◆ What you will do: Convert the records below into a Markdown table with two columns, Row and Line. Number each row and skip blank lines, and leave the pictures out.
-*-
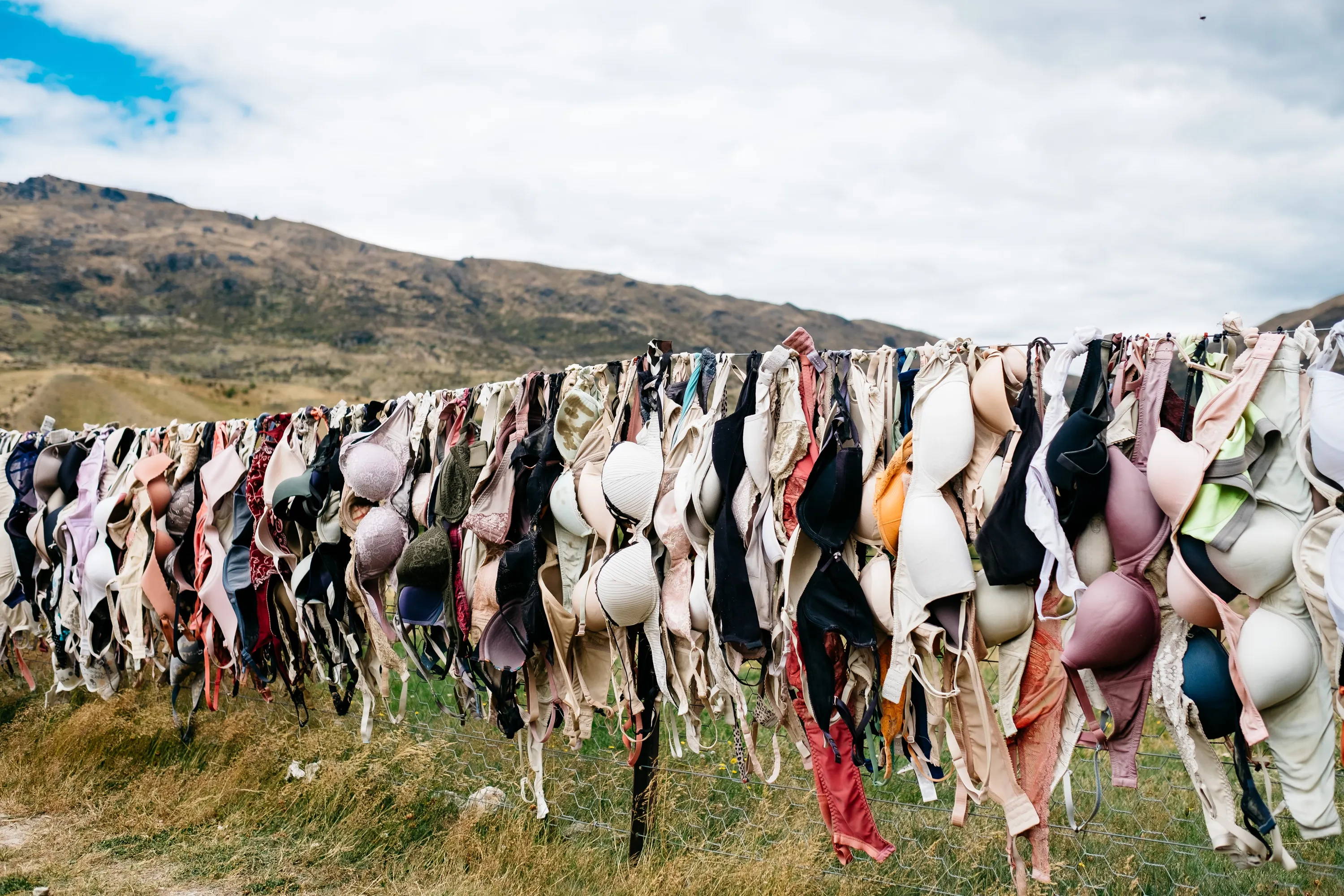 many bras hanging outside from clothesline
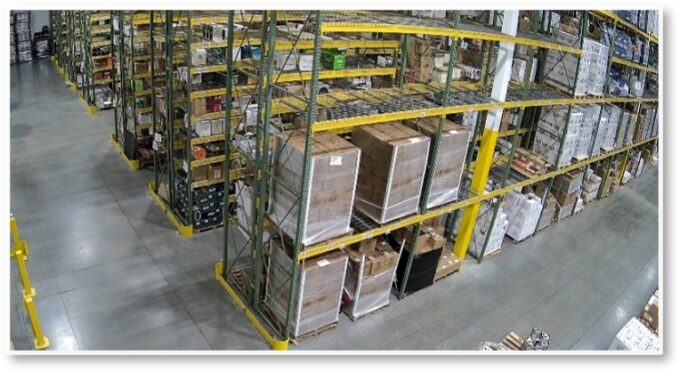 Shelves in a warehouse with boxes on it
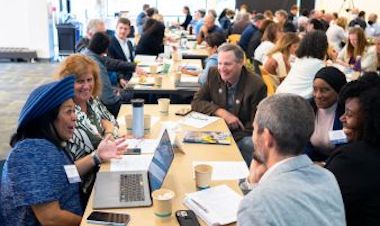 Large group of people talking while sitting at conference tables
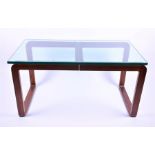 A 1970s-80s teak, metal and glass dining table, with U-shaped teak legs joined by a brass-faced
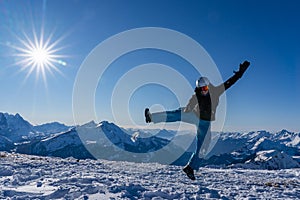 Girl with goggles and helmet is leaping midair in winter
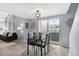 Modern dining area with black table and chairs, rug, and a view to the outside at 8500 E Jefferson Ave # 16B, Denver, CO 80237
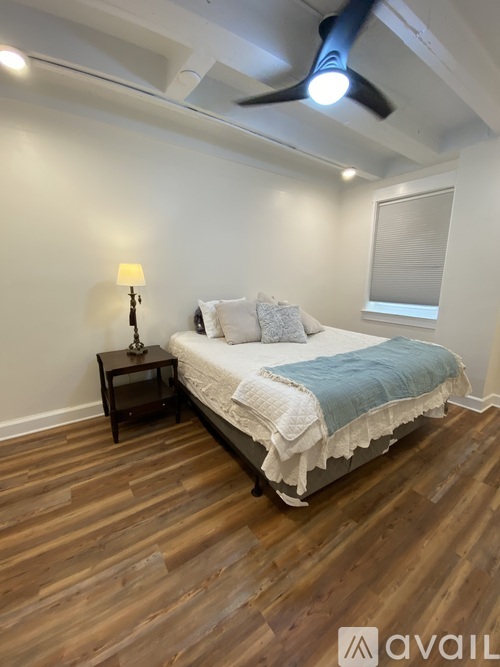 A bedroom with a bed, nightstand, and a ceiling fan.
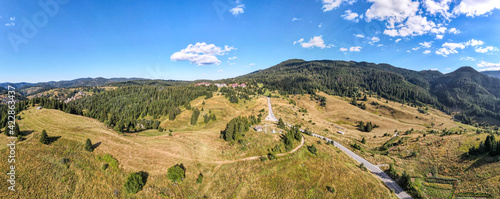 Aerial panorama of Rhodope Mountains and village of Stoykite, Bulgaria photo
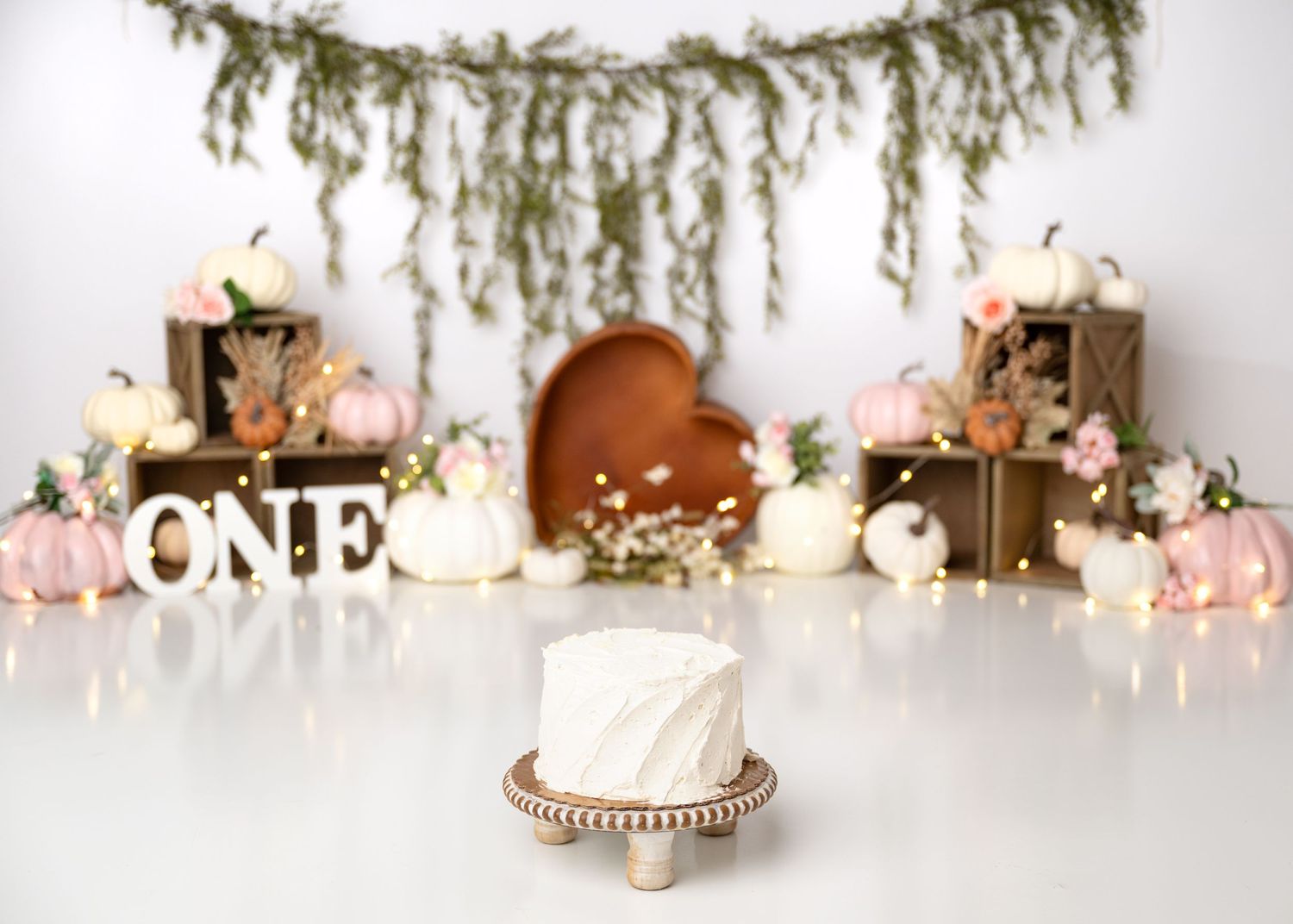 Boho peach and cream first birthday cake smash setup with neutral balloons in Linden, New Jersey.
-*-
◆ Answer to this problem:
| Row | Line |
|---|---|
| 1 |  many bras hanging outside from clothesline |
| 2 |  Shelves in a warehouse with boxes on it |
| 3 |  Large group of people talking while sitting at conference tables |
| 4 |  A 1970s-80s teak, metal and glass dining table, with U-shaped teak legs joined by a brass-faced |
| 5 |  Girl with goggles and helmet is leaping midair in winter |
| 6 |  Modern dining area with black table and chairs, rug, and a view to the outside at 8500 E Jefferson Ave # 16B, Denver, CO 80237 |
| 7 |  A bedroom with a bed, nightstand, and a ceiling fan. |
| 8 |  Aerial panorama of Rhodope Mountains and village of Stoykite, Bulgaria photo |
| 9 |  Boho peach and cream first birthday cake smash setup with neutral balloons in Linden, New Jersey. |